She said the DEC and Burlington school administrators recently discussed whether the new guidance would allow the reopening of administrative offices in the high school’s Building A. The school district has not asked about using other parts of the building, Coppolino said, but if it did, she said the DEC would work with them to see what was possible.
As for other schools in Vermont, Coppolino said it’s unclear how widespread PCB contamination might be. The only data the state has on PCBs in schools is testing results from Burlington High School and a 2013 pilot study in which four schools in the state were tested for the airborne chemicals. None of those schools showed alarming PCB levels.

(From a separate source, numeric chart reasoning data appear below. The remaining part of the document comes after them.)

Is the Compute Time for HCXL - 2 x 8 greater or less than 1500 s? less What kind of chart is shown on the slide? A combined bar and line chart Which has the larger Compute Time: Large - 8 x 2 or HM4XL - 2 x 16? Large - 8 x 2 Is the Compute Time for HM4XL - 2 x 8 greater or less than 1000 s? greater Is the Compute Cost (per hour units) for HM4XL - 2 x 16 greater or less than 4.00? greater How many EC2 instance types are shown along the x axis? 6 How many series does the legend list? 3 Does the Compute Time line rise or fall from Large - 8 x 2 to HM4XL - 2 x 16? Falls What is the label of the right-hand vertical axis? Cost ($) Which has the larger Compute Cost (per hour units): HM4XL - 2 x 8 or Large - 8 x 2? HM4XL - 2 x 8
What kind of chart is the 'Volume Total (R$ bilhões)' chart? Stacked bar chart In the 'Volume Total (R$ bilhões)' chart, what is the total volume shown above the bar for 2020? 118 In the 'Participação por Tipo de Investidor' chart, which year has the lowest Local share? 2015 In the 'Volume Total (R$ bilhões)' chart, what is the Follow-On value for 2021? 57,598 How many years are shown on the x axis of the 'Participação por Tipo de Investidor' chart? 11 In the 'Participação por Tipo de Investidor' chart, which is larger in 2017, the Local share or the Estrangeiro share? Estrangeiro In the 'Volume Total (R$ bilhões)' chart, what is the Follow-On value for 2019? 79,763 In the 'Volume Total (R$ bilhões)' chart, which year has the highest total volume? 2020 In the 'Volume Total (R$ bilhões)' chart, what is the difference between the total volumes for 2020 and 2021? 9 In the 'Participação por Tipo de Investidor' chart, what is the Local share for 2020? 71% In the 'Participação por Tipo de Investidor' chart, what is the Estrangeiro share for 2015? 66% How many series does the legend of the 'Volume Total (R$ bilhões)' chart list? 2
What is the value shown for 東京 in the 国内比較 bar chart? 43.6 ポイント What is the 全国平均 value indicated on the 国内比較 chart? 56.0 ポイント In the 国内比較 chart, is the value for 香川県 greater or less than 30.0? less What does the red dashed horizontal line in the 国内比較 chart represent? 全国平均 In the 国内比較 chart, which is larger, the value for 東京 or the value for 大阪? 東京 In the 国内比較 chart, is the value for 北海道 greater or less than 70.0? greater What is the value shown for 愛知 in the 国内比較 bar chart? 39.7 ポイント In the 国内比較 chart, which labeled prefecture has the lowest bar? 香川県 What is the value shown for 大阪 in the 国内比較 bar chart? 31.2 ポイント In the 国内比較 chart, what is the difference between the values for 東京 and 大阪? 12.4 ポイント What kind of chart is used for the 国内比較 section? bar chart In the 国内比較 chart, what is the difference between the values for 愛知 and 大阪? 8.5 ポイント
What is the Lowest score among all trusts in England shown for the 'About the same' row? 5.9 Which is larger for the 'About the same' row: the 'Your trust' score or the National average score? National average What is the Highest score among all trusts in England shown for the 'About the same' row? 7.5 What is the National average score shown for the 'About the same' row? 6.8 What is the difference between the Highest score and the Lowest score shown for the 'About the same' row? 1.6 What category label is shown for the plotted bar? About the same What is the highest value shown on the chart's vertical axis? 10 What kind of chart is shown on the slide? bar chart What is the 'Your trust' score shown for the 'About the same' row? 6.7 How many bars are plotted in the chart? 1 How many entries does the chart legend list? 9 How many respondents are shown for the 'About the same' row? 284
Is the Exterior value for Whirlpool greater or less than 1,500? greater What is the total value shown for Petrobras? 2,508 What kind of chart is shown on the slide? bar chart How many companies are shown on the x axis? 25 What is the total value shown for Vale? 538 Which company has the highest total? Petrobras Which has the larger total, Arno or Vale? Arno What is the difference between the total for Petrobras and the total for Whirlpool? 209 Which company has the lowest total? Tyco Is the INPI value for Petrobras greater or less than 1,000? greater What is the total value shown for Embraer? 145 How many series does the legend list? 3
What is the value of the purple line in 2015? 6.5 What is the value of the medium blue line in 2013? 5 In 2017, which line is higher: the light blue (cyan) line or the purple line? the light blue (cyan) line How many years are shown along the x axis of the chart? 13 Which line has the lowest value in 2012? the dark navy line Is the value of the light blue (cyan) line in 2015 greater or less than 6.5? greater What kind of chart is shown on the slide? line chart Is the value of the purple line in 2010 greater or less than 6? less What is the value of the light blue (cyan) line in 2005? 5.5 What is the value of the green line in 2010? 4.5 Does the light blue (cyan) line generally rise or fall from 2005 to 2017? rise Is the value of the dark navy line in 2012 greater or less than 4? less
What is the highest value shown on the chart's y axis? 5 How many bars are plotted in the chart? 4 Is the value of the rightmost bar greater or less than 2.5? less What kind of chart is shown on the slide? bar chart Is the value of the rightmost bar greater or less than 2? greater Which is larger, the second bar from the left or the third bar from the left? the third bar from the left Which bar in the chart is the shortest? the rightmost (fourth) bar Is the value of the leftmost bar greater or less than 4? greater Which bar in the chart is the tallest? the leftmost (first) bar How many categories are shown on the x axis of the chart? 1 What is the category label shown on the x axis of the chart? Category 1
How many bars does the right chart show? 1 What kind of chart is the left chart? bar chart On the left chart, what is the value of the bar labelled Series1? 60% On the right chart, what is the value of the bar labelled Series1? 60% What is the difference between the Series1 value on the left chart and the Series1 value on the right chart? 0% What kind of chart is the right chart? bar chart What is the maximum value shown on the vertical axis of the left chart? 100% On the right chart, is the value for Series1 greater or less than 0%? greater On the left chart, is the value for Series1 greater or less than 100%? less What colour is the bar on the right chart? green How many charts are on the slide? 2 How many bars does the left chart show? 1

One source of potential concern is old fluorescent light ballasts, a common source of PCBs. Lighting ballasts were the main source of widespread PCB contamination at Sky Valley Education Center in Monroe, Wash., where a jury recently awarded $247 million to students, parents and teachers who suffered severe health effects from exposure to the chemicals.
In the mid-1990s, Vermont conducted a light ballast changeout program that many schools participated in, Coppolino said, but there are still some school buildings with old light ballasts. Furthermore, some schools may have taken out fluorescent lights, but not the capacitors in the light fixtures, which are actually the source of PCBs, Coppolino said.
“I don’t know,” Coppolino said when asked what the upcoming testing might find. “I hate to say one way or another what might happen.”